» Stored data entries
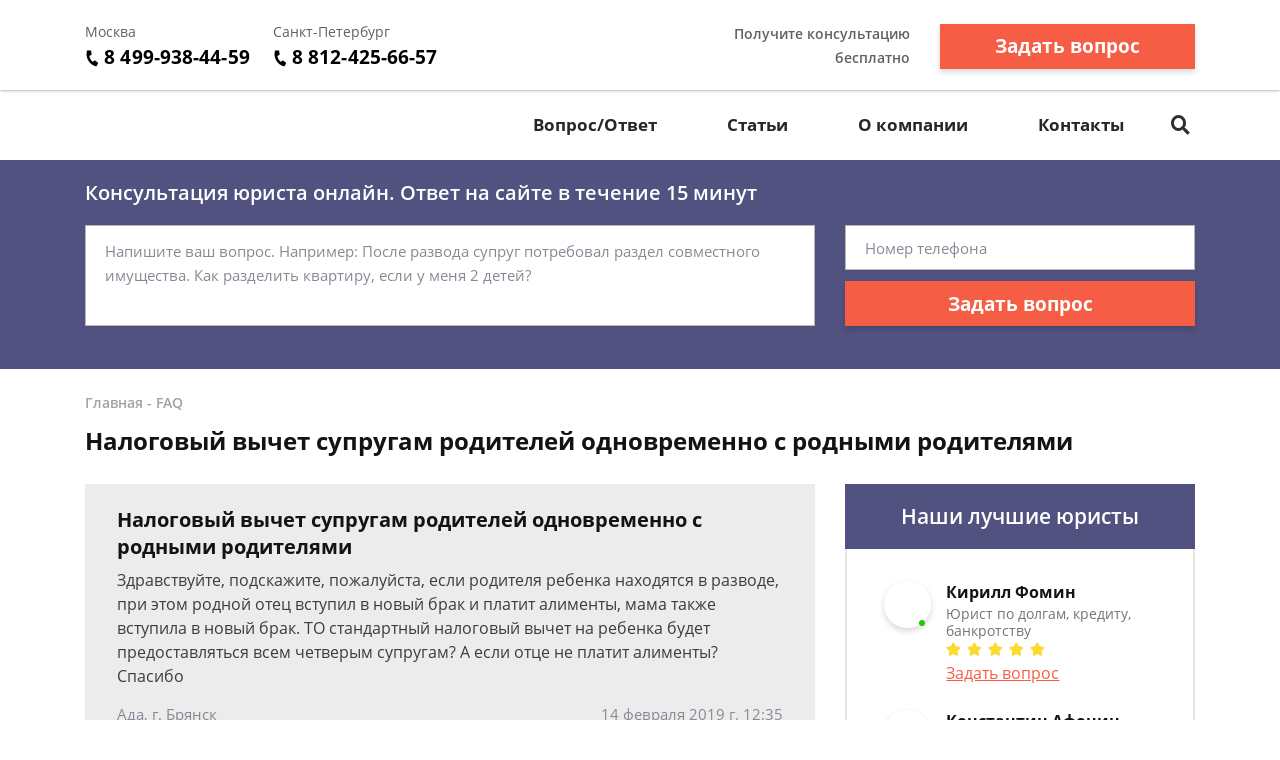

--- FILE ---
content_type: text/html; charset=utf-8
request_url: https://www.google.com/recaptcha/api2/aframe
body_size: 268
content:
<!DOCTYPE HTML><html><head><meta http-equiv="content-type" content="text/html; charset=UTF-8"></head><body><script nonce="Af0BIW4Q50nEY4lqiZf-XA">/** Anti-fraud and anti-abuse applications only. See google.com/recaptcha */ try{var clients={'sodar':'https://pagead2.googlesyndication.com/pagead/sodar?'};window.addEventListener("message",function(a){try{if(a.source===window.parent){var b=JSON.parse(a.data);var c=clients[b['id']];if(c){var d=document.createElement('img');d.src=c+b['params']+'&rc='+(localStorage.getItem("rc::a")?sessionStorage.getItem("rc::b"):"");window.document.body.appendChild(d);sessionStorage.setItem("rc::e",parseInt(sessionStorage.getItem("rc::e")||0)+1);localStorage.setItem("rc::h",'1768678831648');}}}catch(b){}});window.parent.postMessage("_grecaptcha_ready", "*");}catch(b){}</script></body></html>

» WORK REQUEST
Return exactly the line that contains "request_url: https://www.google.com/recaptcha/api2/aframe" and every line after it, through the last line of the records.

» ANSWER AREA
request_url: https://www.google.com/recaptcha/api2/aframe
body_size: 268
content:
<!DOCTYPE HTML><html><head><meta http-equiv="content-type" content="text/html; charset=UTF-8"></head><body><script nonce="Af0BIW4Q50nEY4lqiZf-XA">/** Anti-fraud and anti-abuse applications only. See google.com/recaptcha */ try{var clients={'sodar':'https://pagead2.googlesyndication.com/pagead/sodar?'};window.addEventListener("message",function(a){try{if(a.source===window.parent){var b=JSON.parse(a.data);var c=clients[b['id']];if(c){var d=document.createElement('img');d.src=c+b['params']+'&rc='+(localStorage.getItem("rc::a")?sessionStorage.getItem("rc::b"):"");window.document.body.appendChild(d);sessionStorage.setItem("rc::e",parseInt(sessionStorage.getItem("rc::e")||0)+1);localStorage.setItem("rc::h",'1768678831648');}}}catch(b){}});window.parent.postMessage("_grecaptcha_ready", "*");}catch(b){}</script></body></html>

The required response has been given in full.